Chef des Bayerischen Rundfunks hört auf: Aus tiefschwarzer Hölle
Sigmund Gottlieb, Chefredakteur des Bayrischen Rundfunks, geht in Rente. Sein erzkonservatives Dahermeinen wird uns fehlen – nicht.
Die nächste Flutkatastrophe wird sich gut überlegen, ob sie wirklich kommen soll. Welchen Sinn haben Überschwemmungen noch, wenn sie nicht von Sigmund Gottlieb in einem Brennpunkt gewürdigt werden? Der langjährige Chefredakteur des Bayerischen Rundfunks geht in Rente. Der Wackeldackel des deutschen Fernsehens mit seiner unverwechselbaren Chow-Chow-Frisur, der immer so schön genickt hat bei jedem Wort, das ihm wichtig war, verlässt den Bildschirm. Es ist ein Jammer.
Gottlieb war es, der die Erinnerung daran wachgehalten hat, aus welch tiefschwarzer Hölle der Bayerische Rundfunk kommt. Seine, nun ja, höflichen Interviews mit CSU-Größen waren wie ein Trip mit der Zeitmaschine in jene Epoche, als der Bayerische Rundfunk noch mit Fug und Recht als öffentlich-rechtlicher Arm der bayerischen Staatsregierung bezeichnet werden durfte. „Ist es nicht so, sehr verehrter Herr Ministerpräsident, dass …“ – Im deutschen Fernsehen gab es keinen besseren Stichwortgeber als Gottlieb.
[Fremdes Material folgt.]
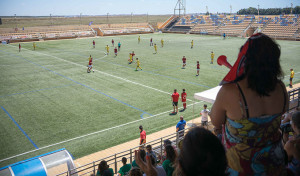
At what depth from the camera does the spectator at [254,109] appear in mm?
1971

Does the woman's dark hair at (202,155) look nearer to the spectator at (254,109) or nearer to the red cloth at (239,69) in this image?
the spectator at (254,109)

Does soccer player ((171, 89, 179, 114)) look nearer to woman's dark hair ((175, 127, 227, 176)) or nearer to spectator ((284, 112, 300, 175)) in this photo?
spectator ((284, 112, 300, 175))

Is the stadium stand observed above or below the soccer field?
above

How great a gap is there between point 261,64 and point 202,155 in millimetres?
919

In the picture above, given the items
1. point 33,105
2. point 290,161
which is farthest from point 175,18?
point 290,161

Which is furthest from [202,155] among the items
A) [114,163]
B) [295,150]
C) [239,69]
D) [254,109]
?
[114,163]

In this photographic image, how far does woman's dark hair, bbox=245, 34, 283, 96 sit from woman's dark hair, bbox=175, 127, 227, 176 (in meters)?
0.66

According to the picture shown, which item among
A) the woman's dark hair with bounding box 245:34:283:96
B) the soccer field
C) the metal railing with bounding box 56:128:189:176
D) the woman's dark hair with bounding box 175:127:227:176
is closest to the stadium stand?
the soccer field

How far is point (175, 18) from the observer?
79.0 metres

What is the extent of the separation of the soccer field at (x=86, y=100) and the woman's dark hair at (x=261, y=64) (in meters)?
9.00

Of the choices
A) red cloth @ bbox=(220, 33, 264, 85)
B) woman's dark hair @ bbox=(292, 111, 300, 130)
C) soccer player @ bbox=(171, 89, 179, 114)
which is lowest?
soccer player @ bbox=(171, 89, 179, 114)

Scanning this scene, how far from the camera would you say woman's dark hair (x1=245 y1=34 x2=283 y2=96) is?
197 cm

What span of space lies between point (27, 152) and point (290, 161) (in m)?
9.98

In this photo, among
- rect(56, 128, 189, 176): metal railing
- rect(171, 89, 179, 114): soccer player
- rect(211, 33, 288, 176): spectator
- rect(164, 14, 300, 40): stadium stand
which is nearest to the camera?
rect(211, 33, 288, 176): spectator
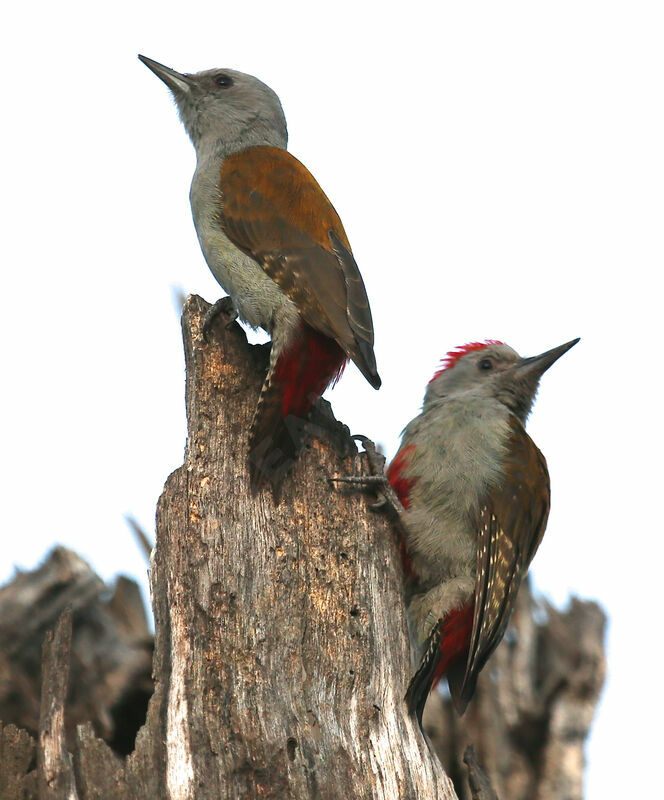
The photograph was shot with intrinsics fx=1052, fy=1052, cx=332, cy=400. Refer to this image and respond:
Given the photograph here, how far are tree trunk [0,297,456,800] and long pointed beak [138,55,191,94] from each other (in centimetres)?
268

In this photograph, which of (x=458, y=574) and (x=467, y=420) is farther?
(x=467, y=420)

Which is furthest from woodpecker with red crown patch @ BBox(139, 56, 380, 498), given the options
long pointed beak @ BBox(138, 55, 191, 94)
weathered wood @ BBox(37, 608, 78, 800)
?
weathered wood @ BBox(37, 608, 78, 800)

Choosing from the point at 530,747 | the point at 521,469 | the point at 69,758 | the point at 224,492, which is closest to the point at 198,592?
the point at 224,492

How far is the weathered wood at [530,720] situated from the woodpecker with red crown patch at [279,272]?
3.73 m

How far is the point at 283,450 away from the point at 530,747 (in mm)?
4273

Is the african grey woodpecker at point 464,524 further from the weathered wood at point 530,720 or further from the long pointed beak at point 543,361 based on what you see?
the weathered wood at point 530,720

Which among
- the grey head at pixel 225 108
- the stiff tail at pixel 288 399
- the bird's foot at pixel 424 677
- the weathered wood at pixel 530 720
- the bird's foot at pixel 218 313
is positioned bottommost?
the bird's foot at pixel 424 677

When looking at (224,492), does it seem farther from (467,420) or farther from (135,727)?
(135,727)

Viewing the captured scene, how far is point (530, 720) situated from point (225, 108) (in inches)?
189

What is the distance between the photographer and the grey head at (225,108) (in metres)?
6.40

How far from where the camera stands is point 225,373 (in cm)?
461

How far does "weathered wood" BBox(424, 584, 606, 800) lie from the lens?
294 inches

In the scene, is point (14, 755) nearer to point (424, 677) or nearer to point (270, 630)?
point (270, 630)

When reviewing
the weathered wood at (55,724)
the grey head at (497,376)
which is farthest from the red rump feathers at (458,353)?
the weathered wood at (55,724)
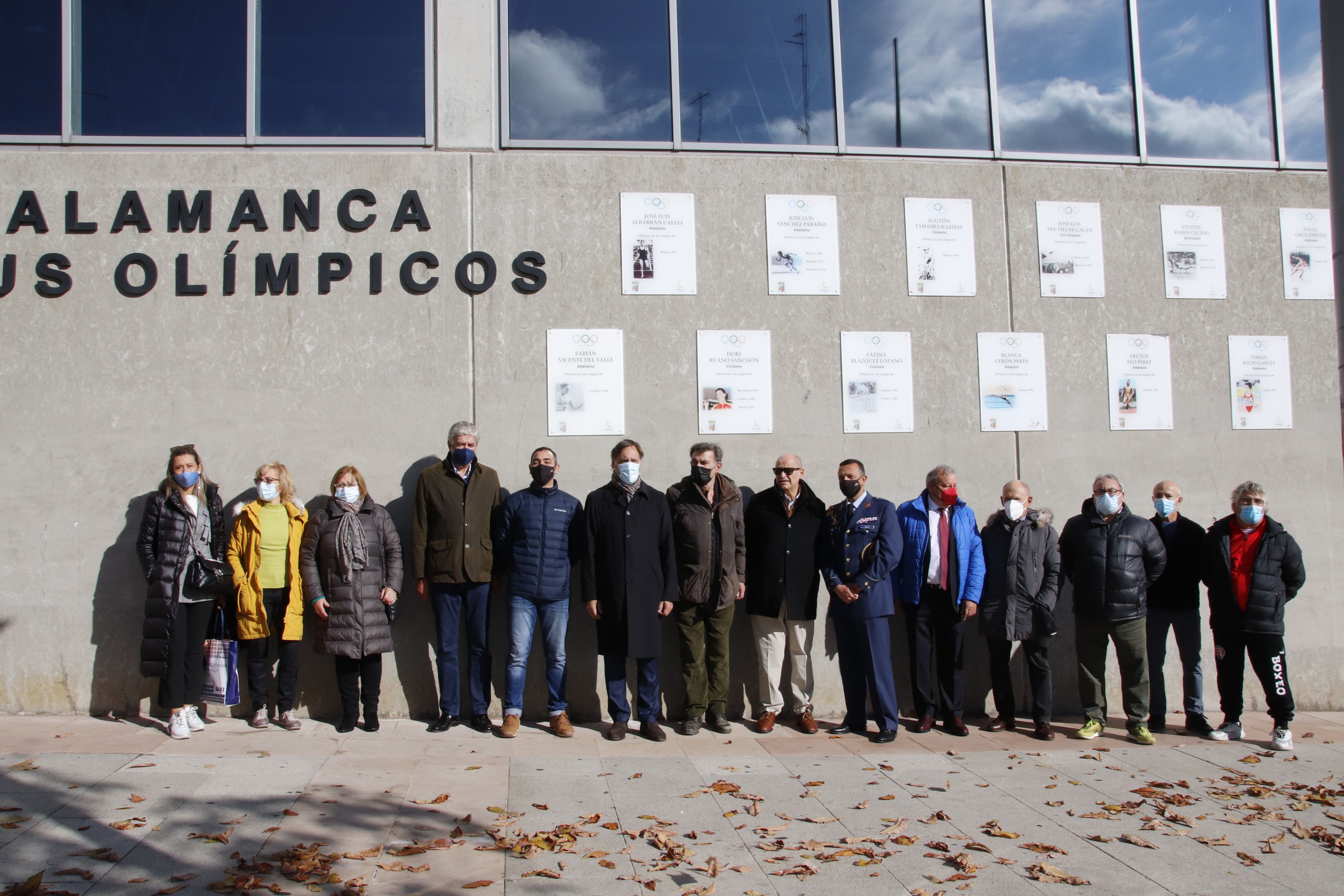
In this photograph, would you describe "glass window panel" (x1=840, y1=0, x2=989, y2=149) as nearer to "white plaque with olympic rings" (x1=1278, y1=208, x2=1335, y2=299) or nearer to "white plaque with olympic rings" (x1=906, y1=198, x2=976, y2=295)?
"white plaque with olympic rings" (x1=906, y1=198, x2=976, y2=295)

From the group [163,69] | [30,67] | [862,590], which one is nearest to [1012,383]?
[862,590]

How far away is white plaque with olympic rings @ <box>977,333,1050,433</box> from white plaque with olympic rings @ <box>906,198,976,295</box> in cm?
47

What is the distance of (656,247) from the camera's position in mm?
7070

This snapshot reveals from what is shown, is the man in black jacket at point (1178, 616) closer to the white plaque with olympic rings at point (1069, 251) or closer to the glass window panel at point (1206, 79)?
the white plaque with olympic rings at point (1069, 251)

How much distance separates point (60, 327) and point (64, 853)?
425 cm

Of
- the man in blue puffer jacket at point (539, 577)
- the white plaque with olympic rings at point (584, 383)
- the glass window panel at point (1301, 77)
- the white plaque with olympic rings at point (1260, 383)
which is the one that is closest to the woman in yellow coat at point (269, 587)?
the man in blue puffer jacket at point (539, 577)

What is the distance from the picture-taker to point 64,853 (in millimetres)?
3887

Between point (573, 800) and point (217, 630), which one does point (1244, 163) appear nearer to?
point (573, 800)

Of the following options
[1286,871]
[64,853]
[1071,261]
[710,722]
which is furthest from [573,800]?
[1071,261]

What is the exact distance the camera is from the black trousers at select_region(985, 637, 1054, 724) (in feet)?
21.1

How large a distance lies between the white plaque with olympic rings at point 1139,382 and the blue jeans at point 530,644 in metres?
4.71

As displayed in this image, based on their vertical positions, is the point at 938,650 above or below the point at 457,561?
below

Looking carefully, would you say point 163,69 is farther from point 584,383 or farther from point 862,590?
point 862,590

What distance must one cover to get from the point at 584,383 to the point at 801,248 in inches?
79.6
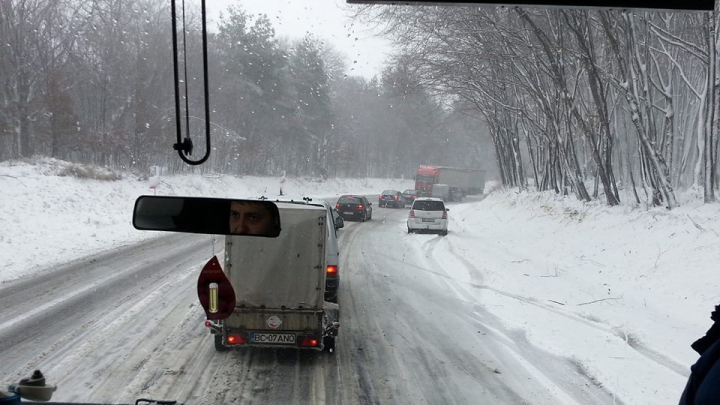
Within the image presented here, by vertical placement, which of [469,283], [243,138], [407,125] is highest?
[407,125]

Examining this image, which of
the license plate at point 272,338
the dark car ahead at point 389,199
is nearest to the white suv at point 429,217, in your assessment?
the license plate at point 272,338

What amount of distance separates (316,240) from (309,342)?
138 cm

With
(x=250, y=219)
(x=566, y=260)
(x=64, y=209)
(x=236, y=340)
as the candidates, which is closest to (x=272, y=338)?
(x=236, y=340)

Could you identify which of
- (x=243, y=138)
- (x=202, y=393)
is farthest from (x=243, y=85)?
(x=202, y=393)

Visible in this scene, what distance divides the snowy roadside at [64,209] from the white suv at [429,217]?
914 cm

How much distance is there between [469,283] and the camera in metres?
13.8

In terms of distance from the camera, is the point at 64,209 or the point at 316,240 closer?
the point at 316,240

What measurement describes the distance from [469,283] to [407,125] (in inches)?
1894

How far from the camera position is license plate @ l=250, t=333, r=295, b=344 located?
7352mm

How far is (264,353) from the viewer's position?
781 cm

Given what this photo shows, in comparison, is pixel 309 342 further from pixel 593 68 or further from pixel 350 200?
pixel 350 200

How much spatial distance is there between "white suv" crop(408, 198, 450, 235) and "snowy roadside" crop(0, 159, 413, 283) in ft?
30.0

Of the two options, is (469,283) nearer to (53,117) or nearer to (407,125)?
(53,117)

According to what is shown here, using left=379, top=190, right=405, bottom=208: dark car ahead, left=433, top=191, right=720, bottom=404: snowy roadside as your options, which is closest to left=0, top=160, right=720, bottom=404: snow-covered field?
left=433, top=191, right=720, bottom=404: snowy roadside
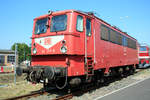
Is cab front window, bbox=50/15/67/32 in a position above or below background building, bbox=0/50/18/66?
above

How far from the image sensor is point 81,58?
675cm

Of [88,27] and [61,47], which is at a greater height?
[88,27]

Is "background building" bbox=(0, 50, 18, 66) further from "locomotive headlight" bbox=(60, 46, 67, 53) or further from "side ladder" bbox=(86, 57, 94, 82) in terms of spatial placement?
"locomotive headlight" bbox=(60, 46, 67, 53)

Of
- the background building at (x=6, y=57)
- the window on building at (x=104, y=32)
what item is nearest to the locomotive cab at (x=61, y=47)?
the window on building at (x=104, y=32)

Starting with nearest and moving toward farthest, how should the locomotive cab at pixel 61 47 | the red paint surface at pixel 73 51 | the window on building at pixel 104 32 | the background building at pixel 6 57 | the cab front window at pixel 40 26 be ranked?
the locomotive cab at pixel 61 47 < the red paint surface at pixel 73 51 < the cab front window at pixel 40 26 < the window on building at pixel 104 32 < the background building at pixel 6 57

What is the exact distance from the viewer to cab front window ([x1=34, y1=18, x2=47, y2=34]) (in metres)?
7.47

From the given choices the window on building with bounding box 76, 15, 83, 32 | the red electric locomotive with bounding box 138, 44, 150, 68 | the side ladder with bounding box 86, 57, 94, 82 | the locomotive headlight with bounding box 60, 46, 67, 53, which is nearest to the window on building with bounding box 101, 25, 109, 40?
the side ladder with bounding box 86, 57, 94, 82

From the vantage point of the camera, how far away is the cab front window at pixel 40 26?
24.5 feet

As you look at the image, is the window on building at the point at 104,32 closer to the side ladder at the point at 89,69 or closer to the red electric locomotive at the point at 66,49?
the red electric locomotive at the point at 66,49

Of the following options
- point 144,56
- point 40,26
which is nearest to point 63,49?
point 40,26

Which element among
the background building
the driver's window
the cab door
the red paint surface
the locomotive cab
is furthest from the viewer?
the background building

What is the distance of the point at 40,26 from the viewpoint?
7.71 m

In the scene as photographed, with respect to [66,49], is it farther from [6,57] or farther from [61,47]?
[6,57]

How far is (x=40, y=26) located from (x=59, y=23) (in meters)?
1.28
Auf die Spitze getrieben hat er diese Kunst, als ihm die Ehre zuteil wurde, nach dem Putschversuch in der Türkei für die ARD ein ausführliches Interview mit dem türkischen Staatspräsidenten Recep Tayip Erdoğan führen zu dürfen. Die Säuberung im Justiz- und Bildungswesen war da längst im Gange und die ersten Journalisten aus dem Verkehr gezogen. „Aber müssen Sie nicht dafür sorgen, dass es eine gute Bildung in der Türkei gibt?“ So Fragen halt.
Schon bevor das Interview ausgestrahlt wurde, meinten nicht wenige, bei der Meldung, Sigmund Gottlieb werde dem türkischen Präsidenten auf den Zahn fühlen, könne es sich nur um einen schlechten Scherz handeln. Irgendwie war es dann ja auch einer. Der Gottlieb hat gemacht, was er eben kann. Wir haben sehr gelacht. Und da war sie wieder, die Erinnerung an den liebedienerischen bayerischen Propagandakanal. Alte Schule eben.
Den Mut, die Lage der drangsalierten Journalistenkollegen in der Türkei anzusprechen, hatte er jedenfalls nicht. Dafür hat er ein Buch über Zivilcourage geschrieben. „Mutprobe“ heißt es. „Zum Helden sind die meisten Menschen – wie gut – nicht geboren“, schreibt er da. Ein Moment der Selbsterkenntnis?
Dass Gottlieb ganz nett lächeln kann, hat er bei seinem vielleicht berühmtesten Auftritt unter Beweis gestellt. Es war der Tag der Landtagswahl in Bayern. Die Wahlberichterstattung war beim Auftritt des damaligen SPD-Chefs Sigmar Gabriel angekommen. Doch dem wird mitten im Satz der Saft abgedreht. Gottlieb grinst, meint, das sei doch alles recht erwartbar, und darum wolle man für ein wenig Abwechslung sorgen.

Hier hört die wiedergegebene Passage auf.